Ermione, da cui non sono nati figli. La moglie legittima non ha figli, la schiava sì.
Ermione è gelosa e vuole uccidere Andromaca. Peleo, nonno di Neottolemo, vive con
il figlio Achille a Ftia. Egli vuole proteggere il futuro nipote e quindi allontana
Ermione che, non riuscendo a vendicarsi, aspetta il momento opportuno che arrivi.

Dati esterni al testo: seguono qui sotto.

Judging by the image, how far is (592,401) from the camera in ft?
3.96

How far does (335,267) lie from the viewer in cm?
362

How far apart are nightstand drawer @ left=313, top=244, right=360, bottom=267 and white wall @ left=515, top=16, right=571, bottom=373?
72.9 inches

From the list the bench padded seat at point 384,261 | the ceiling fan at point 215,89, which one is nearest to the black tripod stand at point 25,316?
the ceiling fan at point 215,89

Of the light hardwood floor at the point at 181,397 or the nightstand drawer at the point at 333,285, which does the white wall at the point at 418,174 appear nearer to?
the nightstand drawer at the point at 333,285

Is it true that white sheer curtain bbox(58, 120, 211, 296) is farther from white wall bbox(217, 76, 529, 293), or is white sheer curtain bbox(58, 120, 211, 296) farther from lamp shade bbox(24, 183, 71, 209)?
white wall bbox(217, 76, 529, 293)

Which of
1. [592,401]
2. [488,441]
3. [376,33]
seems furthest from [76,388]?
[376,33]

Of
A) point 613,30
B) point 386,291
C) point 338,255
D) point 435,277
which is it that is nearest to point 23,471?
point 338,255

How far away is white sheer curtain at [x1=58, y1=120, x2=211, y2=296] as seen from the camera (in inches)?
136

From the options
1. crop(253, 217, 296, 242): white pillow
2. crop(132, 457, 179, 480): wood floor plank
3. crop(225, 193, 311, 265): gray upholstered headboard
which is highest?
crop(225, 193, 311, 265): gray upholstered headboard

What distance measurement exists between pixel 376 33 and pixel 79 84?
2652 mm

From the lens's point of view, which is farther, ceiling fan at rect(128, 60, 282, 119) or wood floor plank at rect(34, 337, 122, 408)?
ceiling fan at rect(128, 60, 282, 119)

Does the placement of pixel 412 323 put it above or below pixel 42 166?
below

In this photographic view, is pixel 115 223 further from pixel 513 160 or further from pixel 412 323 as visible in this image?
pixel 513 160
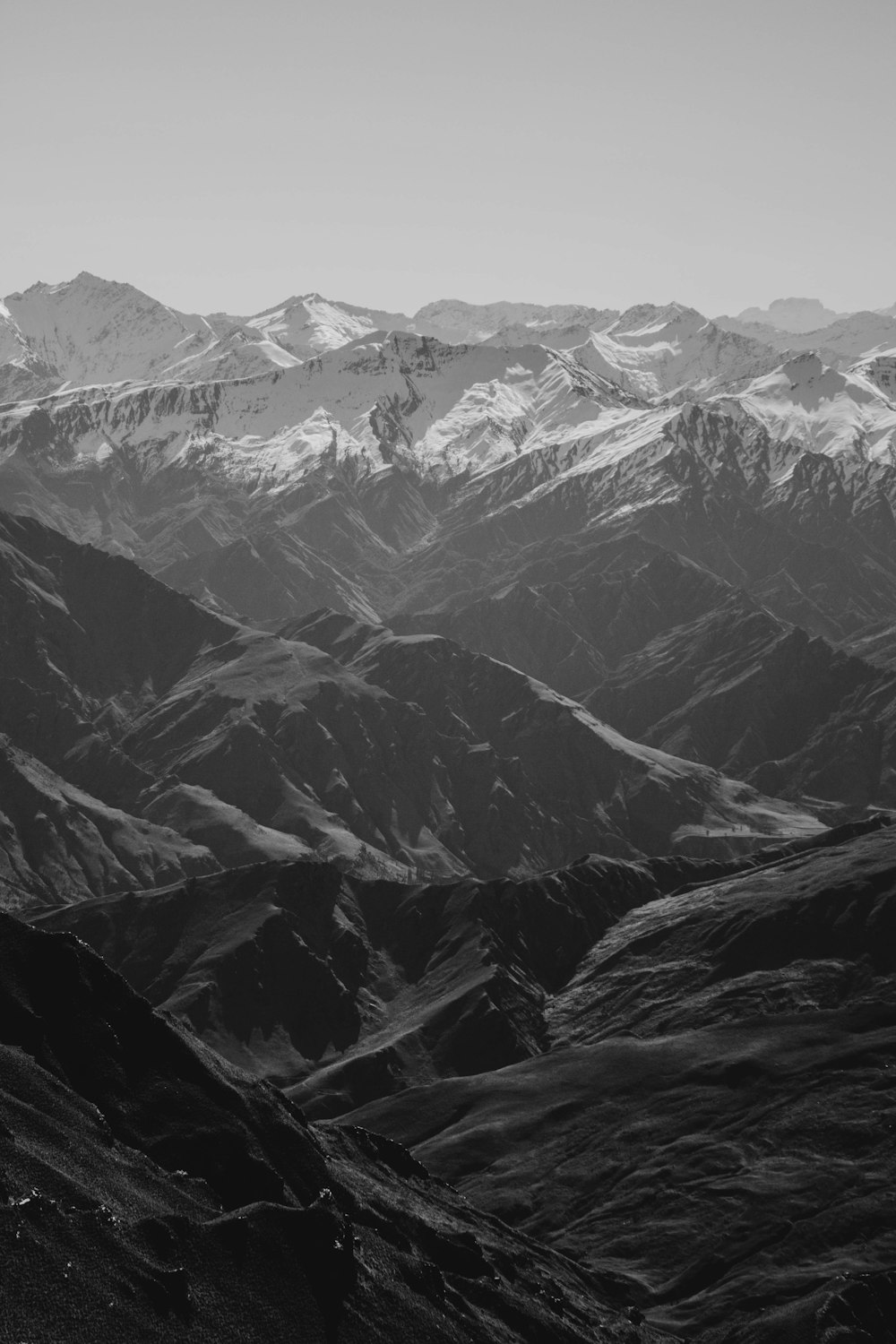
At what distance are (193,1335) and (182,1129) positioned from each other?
132ft

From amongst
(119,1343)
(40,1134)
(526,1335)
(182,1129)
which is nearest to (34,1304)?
(119,1343)

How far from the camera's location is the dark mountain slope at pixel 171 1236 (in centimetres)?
15125

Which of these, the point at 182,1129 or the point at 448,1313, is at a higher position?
the point at 182,1129

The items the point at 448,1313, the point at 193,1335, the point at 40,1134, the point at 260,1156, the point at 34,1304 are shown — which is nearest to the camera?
the point at 34,1304

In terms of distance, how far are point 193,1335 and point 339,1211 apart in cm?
3966

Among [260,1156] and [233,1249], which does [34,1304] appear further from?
[260,1156]

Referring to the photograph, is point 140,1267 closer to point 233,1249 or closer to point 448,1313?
point 233,1249

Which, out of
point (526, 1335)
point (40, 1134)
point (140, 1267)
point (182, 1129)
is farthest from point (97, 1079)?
point (526, 1335)

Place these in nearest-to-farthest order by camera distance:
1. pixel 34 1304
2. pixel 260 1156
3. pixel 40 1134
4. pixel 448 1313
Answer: pixel 34 1304 < pixel 40 1134 < pixel 448 1313 < pixel 260 1156

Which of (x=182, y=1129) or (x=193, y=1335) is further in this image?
(x=182, y=1129)

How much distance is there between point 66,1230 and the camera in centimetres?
15450

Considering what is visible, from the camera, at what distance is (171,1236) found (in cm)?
16425

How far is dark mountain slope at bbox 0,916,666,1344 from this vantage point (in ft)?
496

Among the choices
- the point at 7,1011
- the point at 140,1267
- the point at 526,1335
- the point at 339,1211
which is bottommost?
the point at 526,1335
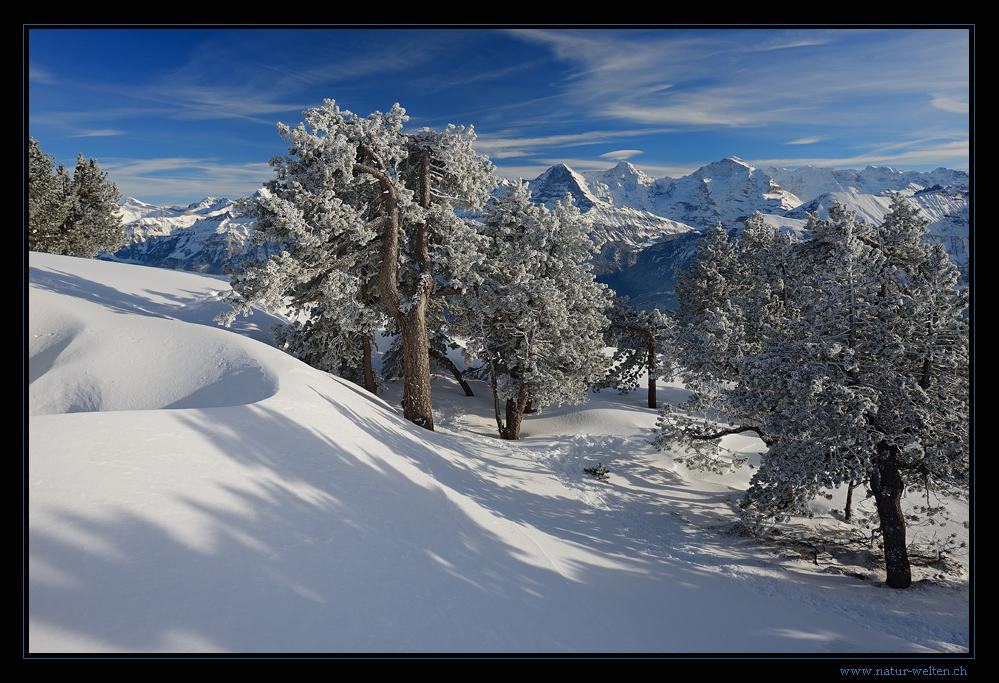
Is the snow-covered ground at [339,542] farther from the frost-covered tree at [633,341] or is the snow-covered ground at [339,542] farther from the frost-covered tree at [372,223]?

Oreste, promesso sposo di Ermione, si amavano – Ermione fu concessa in sposa a
Neottolemo. Oreste, approfittando della totale assenza di Neottolemo, manda dei
sicari ad ucciderlo e porta con sé Ermione, salvandosi da Peleo, che attende il ritorno
di Neottolemo. Andromaca resta con Peleo. Alla fine il copro viene portato a Ftia
dove Andromaca lo piange. Andromaca però trova consolazione sposando Eleno, da
cui avrà un figlio, Molosso, da cui nasce una stirpe chiamata Molossi.

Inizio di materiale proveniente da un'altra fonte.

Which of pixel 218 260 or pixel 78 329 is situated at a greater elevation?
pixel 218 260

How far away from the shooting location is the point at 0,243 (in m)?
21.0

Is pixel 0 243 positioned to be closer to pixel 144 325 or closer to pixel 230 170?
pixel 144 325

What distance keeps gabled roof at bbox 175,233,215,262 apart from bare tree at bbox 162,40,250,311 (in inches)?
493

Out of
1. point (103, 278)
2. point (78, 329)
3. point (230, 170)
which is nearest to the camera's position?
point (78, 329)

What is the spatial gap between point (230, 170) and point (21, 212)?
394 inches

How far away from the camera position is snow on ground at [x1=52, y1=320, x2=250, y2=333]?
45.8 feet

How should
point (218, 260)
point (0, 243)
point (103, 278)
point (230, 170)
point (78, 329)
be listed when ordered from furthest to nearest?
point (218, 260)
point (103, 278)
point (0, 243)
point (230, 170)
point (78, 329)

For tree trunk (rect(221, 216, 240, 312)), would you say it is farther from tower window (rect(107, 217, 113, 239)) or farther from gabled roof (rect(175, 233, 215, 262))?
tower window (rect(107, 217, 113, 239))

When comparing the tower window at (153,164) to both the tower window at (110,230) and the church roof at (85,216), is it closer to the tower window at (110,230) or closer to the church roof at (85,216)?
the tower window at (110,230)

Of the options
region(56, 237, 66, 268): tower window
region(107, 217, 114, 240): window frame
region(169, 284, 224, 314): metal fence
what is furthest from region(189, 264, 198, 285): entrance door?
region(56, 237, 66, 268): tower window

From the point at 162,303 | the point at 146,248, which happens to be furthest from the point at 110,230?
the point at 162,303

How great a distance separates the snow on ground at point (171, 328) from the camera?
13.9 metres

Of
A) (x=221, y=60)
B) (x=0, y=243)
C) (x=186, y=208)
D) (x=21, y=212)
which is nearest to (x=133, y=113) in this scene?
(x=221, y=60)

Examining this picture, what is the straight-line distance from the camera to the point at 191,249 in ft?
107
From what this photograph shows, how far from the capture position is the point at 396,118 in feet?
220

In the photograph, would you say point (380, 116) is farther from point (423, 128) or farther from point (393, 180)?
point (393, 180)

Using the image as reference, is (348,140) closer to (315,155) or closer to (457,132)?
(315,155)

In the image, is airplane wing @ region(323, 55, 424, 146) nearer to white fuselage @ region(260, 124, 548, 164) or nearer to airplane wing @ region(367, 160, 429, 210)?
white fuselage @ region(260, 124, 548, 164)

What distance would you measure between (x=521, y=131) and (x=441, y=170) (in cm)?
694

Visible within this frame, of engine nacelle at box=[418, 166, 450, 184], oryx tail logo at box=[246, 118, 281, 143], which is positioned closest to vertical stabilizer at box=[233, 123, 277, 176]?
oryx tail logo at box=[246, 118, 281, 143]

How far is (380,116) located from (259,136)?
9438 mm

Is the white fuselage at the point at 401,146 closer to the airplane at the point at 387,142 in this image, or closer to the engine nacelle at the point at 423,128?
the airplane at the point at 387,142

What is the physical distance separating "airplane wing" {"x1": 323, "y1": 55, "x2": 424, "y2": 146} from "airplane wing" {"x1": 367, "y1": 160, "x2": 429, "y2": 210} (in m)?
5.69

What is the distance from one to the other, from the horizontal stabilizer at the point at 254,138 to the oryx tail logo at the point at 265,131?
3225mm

 Il fattore tragico scaturisce non dal conflitto tra uomo e destino, bensì dalle
difficoltà di rapporti tra gli individui e dalla prevaricazione che i forti – qui
Ermione e il padre Menelao – si sentono in diritto di esercitare sui deboli, quali
appaiono Andromaca e il figlioletto Molosso. Le due donne, peraltro, non
potrebbero essere più diverse: madre una, sterile l’altra; umile e remissiva
Andromaca, gelosa ed egoista Ermione; piegata dalle sofferenze Andromaca,
arrogante e viziata la sua rivale: una, in sostanza, appartiene al mondo dei vinti,
l’altra a quella dei vincitori.
 Tra i temi dell’Andromaca spicca quello della salvezza, tipico del teatro
euripideo dell’ultimo periodo. Nella prima parte Andromaca viene salvata in
extremis dall’arrivo di Peleo, nonno di Neottolemo, mentre nella seconda parte
Ermione, prima carnefice e ora vittima, è soccorsa dall’intervento inatteso di
Oreste. Le due situazioni non sono tuttavia equivalenti: infatti per Andromaca la
minaccia è concreta, in quanto rischia di essere uccisa insieme al figlio da
Ermione, nuova moglie di Neottolemo, che la accusa di averla sterile con filtri
magici; per Ermione, invece, il pericolo è relativo, poiché ha solo da temere la
punizione che il marito le infliggerà per le trame da lei ordite contro la rivale.